## BEGIN

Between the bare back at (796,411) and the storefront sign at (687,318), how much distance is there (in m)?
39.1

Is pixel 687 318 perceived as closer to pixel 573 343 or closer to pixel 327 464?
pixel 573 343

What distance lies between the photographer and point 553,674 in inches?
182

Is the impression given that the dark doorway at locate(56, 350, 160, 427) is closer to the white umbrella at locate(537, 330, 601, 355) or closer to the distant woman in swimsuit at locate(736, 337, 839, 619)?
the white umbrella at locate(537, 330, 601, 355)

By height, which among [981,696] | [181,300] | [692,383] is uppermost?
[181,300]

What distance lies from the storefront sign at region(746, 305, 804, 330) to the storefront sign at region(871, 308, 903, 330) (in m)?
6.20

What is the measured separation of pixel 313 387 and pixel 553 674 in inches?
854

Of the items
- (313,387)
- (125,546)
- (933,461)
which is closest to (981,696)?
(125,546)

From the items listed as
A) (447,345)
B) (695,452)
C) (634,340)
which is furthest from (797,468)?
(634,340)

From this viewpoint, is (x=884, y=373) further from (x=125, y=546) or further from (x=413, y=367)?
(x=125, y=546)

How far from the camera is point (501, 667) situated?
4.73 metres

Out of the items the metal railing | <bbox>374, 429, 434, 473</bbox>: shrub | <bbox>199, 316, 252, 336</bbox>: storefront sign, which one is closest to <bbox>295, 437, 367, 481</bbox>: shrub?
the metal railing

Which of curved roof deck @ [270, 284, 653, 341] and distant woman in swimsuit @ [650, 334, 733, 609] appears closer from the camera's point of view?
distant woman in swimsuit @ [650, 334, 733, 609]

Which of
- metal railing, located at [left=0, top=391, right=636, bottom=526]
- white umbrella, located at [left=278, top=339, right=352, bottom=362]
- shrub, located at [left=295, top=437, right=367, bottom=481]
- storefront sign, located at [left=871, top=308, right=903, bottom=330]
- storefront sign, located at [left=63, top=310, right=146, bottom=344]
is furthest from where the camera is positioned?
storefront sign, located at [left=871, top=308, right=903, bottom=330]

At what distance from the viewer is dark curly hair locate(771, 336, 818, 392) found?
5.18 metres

## END
## BEGIN

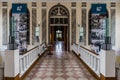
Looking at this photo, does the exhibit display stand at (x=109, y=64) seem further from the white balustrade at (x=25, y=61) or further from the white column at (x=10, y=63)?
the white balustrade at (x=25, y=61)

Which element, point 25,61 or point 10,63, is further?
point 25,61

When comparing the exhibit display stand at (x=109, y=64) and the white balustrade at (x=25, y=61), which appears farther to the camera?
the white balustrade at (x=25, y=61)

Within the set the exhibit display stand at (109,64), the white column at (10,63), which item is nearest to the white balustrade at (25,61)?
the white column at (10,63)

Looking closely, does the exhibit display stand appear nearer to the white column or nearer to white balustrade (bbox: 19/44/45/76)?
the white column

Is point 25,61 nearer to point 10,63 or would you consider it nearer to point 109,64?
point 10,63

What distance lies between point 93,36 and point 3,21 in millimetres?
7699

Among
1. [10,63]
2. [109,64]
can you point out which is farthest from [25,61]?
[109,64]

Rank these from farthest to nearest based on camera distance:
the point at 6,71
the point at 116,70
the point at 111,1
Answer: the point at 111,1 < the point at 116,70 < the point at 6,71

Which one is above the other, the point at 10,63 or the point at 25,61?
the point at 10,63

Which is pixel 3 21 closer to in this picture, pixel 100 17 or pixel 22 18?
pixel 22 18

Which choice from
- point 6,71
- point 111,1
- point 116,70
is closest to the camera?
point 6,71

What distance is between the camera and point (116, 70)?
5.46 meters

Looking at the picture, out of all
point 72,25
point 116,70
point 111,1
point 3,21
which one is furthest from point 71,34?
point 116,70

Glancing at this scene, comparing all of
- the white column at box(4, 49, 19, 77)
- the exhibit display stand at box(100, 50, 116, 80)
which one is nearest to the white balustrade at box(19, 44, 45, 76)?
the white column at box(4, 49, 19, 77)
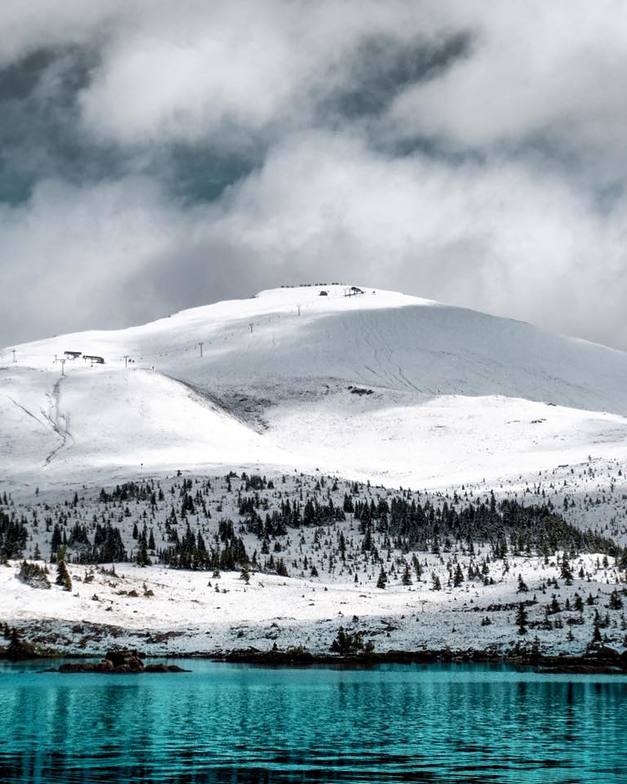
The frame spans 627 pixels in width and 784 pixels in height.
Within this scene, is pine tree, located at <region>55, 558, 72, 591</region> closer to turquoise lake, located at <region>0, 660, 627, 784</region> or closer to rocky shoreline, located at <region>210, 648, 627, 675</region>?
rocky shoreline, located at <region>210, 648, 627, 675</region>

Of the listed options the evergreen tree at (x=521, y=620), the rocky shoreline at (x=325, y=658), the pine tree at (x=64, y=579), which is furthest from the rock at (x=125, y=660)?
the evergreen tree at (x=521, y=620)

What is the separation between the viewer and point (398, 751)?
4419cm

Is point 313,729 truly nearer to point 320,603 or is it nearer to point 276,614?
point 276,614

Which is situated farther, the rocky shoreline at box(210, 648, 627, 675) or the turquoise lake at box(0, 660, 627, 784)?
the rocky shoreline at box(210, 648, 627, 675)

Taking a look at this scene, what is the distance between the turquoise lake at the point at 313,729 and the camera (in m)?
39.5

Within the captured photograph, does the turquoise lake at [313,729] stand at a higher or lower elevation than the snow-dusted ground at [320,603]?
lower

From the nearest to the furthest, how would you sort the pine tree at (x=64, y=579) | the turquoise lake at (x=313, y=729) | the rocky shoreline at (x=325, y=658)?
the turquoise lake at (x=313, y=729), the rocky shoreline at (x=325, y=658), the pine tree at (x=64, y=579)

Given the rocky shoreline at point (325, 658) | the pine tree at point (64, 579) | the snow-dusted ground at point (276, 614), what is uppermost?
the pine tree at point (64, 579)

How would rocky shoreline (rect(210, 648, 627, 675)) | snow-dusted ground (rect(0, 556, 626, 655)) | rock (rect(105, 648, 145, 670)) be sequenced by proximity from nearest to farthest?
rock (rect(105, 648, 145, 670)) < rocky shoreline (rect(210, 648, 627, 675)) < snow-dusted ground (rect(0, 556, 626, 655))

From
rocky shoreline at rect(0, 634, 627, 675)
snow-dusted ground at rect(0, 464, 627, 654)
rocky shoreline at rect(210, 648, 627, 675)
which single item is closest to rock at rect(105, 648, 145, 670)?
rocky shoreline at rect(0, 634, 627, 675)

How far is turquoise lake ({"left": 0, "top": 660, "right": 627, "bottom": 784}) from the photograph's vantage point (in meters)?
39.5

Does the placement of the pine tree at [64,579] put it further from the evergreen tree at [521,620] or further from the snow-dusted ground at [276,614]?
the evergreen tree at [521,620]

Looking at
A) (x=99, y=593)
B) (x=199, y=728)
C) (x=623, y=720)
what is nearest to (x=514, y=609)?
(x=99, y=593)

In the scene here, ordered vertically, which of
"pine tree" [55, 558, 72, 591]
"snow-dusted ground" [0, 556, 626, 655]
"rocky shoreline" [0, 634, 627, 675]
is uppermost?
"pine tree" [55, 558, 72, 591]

## END
## BEGIN

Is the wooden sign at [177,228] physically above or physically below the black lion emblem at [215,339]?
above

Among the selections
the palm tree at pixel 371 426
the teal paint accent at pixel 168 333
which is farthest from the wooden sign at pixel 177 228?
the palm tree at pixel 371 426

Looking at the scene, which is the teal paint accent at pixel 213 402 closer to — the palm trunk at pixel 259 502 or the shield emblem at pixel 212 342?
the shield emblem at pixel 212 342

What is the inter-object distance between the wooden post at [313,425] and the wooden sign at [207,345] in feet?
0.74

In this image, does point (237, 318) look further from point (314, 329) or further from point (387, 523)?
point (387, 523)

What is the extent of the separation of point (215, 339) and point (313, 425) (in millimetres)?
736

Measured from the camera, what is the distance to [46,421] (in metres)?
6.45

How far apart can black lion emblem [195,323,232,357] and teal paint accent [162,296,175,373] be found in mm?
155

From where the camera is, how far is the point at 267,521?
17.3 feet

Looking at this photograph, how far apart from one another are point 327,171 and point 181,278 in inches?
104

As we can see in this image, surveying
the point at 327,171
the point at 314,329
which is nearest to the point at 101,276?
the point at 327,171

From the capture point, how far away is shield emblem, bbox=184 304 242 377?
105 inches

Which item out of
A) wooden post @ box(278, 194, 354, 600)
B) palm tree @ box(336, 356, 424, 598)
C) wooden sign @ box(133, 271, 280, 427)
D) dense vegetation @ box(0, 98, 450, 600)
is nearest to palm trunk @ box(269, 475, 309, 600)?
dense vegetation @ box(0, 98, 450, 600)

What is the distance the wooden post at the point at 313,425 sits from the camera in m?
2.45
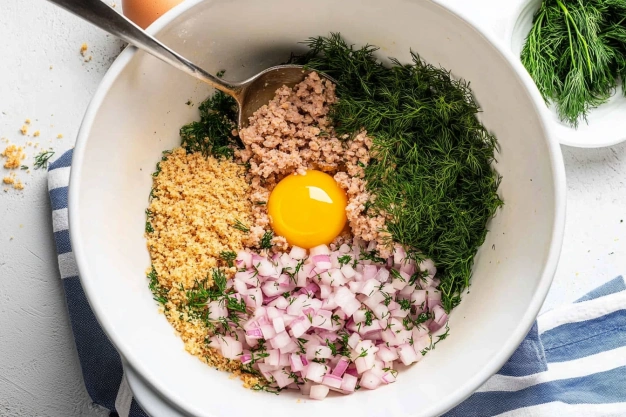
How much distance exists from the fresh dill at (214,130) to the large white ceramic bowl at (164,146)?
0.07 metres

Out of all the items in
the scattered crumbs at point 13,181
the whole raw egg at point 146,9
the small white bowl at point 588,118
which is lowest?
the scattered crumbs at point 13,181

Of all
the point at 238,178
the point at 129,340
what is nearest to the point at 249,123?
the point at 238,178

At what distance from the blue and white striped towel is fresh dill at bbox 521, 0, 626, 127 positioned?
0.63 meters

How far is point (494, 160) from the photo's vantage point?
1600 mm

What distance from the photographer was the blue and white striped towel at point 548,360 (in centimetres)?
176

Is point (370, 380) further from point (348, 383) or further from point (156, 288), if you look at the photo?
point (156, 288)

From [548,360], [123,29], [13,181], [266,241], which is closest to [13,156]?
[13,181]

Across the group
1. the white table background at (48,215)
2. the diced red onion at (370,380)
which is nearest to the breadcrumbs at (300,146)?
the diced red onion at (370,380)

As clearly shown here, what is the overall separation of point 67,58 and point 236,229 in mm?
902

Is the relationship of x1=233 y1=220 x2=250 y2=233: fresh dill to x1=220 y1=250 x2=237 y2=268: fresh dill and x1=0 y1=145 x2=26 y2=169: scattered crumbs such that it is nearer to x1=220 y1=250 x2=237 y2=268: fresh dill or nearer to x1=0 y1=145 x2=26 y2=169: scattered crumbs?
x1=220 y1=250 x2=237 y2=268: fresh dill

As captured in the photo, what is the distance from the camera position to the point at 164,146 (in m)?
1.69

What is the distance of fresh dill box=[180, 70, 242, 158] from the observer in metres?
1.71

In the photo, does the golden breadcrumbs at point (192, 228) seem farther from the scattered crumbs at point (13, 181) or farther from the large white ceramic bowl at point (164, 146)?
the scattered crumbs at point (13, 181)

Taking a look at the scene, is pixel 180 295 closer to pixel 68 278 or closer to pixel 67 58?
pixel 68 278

## END

Copy out the items word for word, starting with the line that contains "Between the bare" and ending with the line that contains "4.73 metres", both lines included.

■ **ANSWER FOR THE TASK**
Between the bare back at (796,411) and the storefront sign at (687,318), how much distance is there (in m)?
39.1

Is pixel 687 318 perceived as closer to pixel 573 343 or closer to pixel 327 464?
pixel 573 343

What distance lies between the photographer and point 553,674 in inches?
182

Is the impression given that the dark doorway at locate(56, 350, 160, 427) is closer to the white umbrella at locate(537, 330, 601, 355) or closer to the distant woman in swimsuit at locate(736, 337, 839, 619)?
the white umbrella at locate(537, 330, 601, 355)

By height, which among [981,696] | [181,300] | [692,383] is uppermost?
[181,300]

What distance lies from the storefront sign at region(746, 305, 804, 330) to the storefront sign at region(871, 308, 903, 330) (in m)?
6.20

What is the measured separation of pixel 313 387 and pixel 553 674 in inches?
854

Of the items
- (313,387)
- (125,546)
- (933,461)
which is closest to (981,696)?
(125,546)

From the items listed as
A) (447,345)
B) (695,452)
C) (634,340)
which is furthest from (797,468)?
(634,340)

From this viewpoint, is (x=884, y=373) further from (x=125, y=546) or further from (x=413, y=367)?
(x=125, y=546)

How far from the camera is point (501, 667) situated?
4.73 metres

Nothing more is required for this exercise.